Thursday 3 September 2020

PARAGUAY 🇵🇾 2011

2011 yılı Ağustos ve Eylül aylarına yayılan efsane seyahatimizi planlarken aklımda ne Paraguay vardı ne de üç ülkenin yani Paraguay, Arjantin ve Brezilya’nın kucaklaştığı noktada yer alan İguazu Şelaleleri. Aslında en başta Amazon da yoktu ya neyse:) 

Bu seyahatin mayası öyle bir tuttu ki, kabardı da kabardı, bereketi doldu taştı. Önce Amazon sahneye girdi. Oğlumun “pembe nehir yunusu görme” hayali sayesinde de o dönem için inanılmaz bir bütçeyle ve olası en bakir noktada hayalimiz gerçekleşti. 

Paraguay’ın oyuna dahil olması ise benim kadar gezmeye düşkün arkadaşım Ümmühan’ın vesilesiyle oldu. Ben daha önce Kanada-ABD sınırında yer alan Niagara Şelaleleri’ni görmüştüm. Beğenmiştim beğenmesine ama tıpatıp benzeri bir şeyi göreceğimiz varsayımıyla, La Paz’dan Iguazu’ya geçmenin astronomik maliyetine katlanmaya da değmeyeceğini düşünmüştüm. Dolayısıyla da Amazon rüyamızın ardından niyetim hem zamanı hem de bütçeyi gözeterek, Rio’ya yani Brezilya’ya geçmekti. Ümmühan ise hayatında gördüğü ilk dev boyutlu şelale olan Iguazu’nun çok keyifli bir yer olduğunu, ayrıca etrafta envai çeşit hayvanatın hoplayıp zıplayarak dolaştığını ve dolayısıyla da Poyraz’ın bayılacağını söyleyerek motivasyon için ihtiyacım olan anahtar kelimeleri söyledi. Poyraz bayılacaksa kesin gitmeliydik.😊 İnsanoğlu, nedeni olunca nasılına da mutlaka çözüm buluyor. 

Nasıl ederiz de Iguazu’ya, hem rahat hem de elimizi kolumuzu kaptırmadan gideriz diye radarlarımı açmışken, Bolivya içinde önce La Paz’dan Santa Cruz’a, oradan da Paraguay’ın başkenti Asuncion’a, gayet uygun fiyatlı uçak bileti buldum. ✈️ Asuncion’dan sınıra ise otobüs ile gidecektik.🚌 Böylesine, programın içine birdenbire yeni bir ülkenin girmesi, üstelik de bu sayede ekonomi yaratılması başlı başına komik bir olay. Oysa normalde yeni bir ülke demek ilave bütçe demek olmalıydı, öyle değil mi? Demek ki Paraguay’a ayak basmak alnımızın yazısıymış ve de kadere karşı koymayıp bazen böyle akışa kapılmakta hayır varmış.🙏 İşte böylelikle Paraguay, hiç hesapta yokken bizi kendine çekti, işimizi kolay eyledi ve haliyle de kendini sevdirdi hınzır.😊

KISACA PARAGUAY

🇵🇾 Paraguay, alan olarak ülkemizin %60’ı kadar. Paraguay, landlocked denilen türde yani denize komşusu olmayan bir ülke. Komşuları ise Bolivya, Arjantin ve Brezilya.

Kayıtlı veriler -
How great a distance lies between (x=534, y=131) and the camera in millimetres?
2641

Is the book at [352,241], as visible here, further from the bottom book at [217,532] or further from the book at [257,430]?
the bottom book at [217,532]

Yönerge A -
Paraguay gezisi yazısına dayanarak şu soruları cevaplayın:
(i) Yazara Iguazu'ya gitmesi için motivasyon veren arkadaşının adı nedir?
(ii) Yazar daha önce hangi şelaleyi görmüştü?
(iii) Paraguay'ın komşuları hangi ülkelerdir?
Yönerge B - Paraguay gezisi yazısının devamını, son cümleden sonrasını yazarak getirin.
Listenin bu işle hiçbir ilgisi yoktur.

Doğru cevap A -
(i) Ümmühan
(ii) Kanada-ABD sınırındaki Niagara Şelaleleri
(iii) Bolivya, Arjantin ve Brezilya

Doğru cevap B -
🇵🇾Nüfus olarak ise sadece 7 milyon. 

🇵🇾 Paraguay, Türk vatandaşlarından vize almıyor. 

🇵🇾 Resmî dilleri ise Paraguay Guarani ve İspanyolca.

🇵🇾 Nüfusun %90’ı Roma Katolik kilisesine bağlı. 

🇵🇾 Buranın para birimi Paraguayan  Guarani kısaca PYG. 1000 PYG yaklaşık 45 Kr. ediyor. (2011 yılında)

🇵🇾 Başkenti Asuncion olan ülke, parlementer cumhuriyetle yönetiliyor. 

🇵🇾 Paraguay, Güney Amerika’daki ülkelerin çoğu gibi 1500’lerde İspanyol sömürgesi olma kaderini yaşamış. Yerli halk olan Guarani’lerle İspanyollar arasında yüzyıllar süren hem hasım hem hısım ilişkisi kültürü de haliyle etkilemiş. Ülkenin bağımsızlık tarihi 1811. Bu da demettir ki seyahat tarihimiz olan 2011, ülkenin bağımsızlığının 200. Yılı. 

1954’te Chavez’i deviren askeri darbenin ardından 1989 yılına kadar kesintisiz olarak tam 35 yıl ülkeyi yöneten diktatör Alfedo Stroessner, modern Latin Amerika tarihindeki en uzun baskıcı yönetimin de sahibi. Malum, soyadından anlaşılacağı üzere bir Alman göçmeni. İspanyol kökenli, zengin bir Paraguaylı ailede büyümüş. Yönetime geçtikten sonra iktidarda kalmasını temin için tam 2 kez anayasa değişikliğine giden diktatör, aynen geldiği gibi yine bir askeri darbe ile devrilmiş. 2006 yılındaki ölümüne kadar da Brezilya’da sürgün hayatı yaşamış. 

Paraguay yolculuğumuza başlamadan önce seyahat programımızı hatırlayalım. Ardından, günlük notlarım eşliğinde yola koyulalım. 

🌏

🇺🇸 17- 21 Ağustos 2011, ABD, New York

🇵🇪 21-30 Ağustos 2011 , Peru: Lima, Cusco, Pisac, Urubamba, Ollaytaytambo, 

Aguas Calientes, Machu Picchu, Puno, Titicaca, Uros, Taquile  

🇧🇴 30 Ağustos-5 Eylül , Bolivya: La Paz, Amazonlar (Rurrenabaque)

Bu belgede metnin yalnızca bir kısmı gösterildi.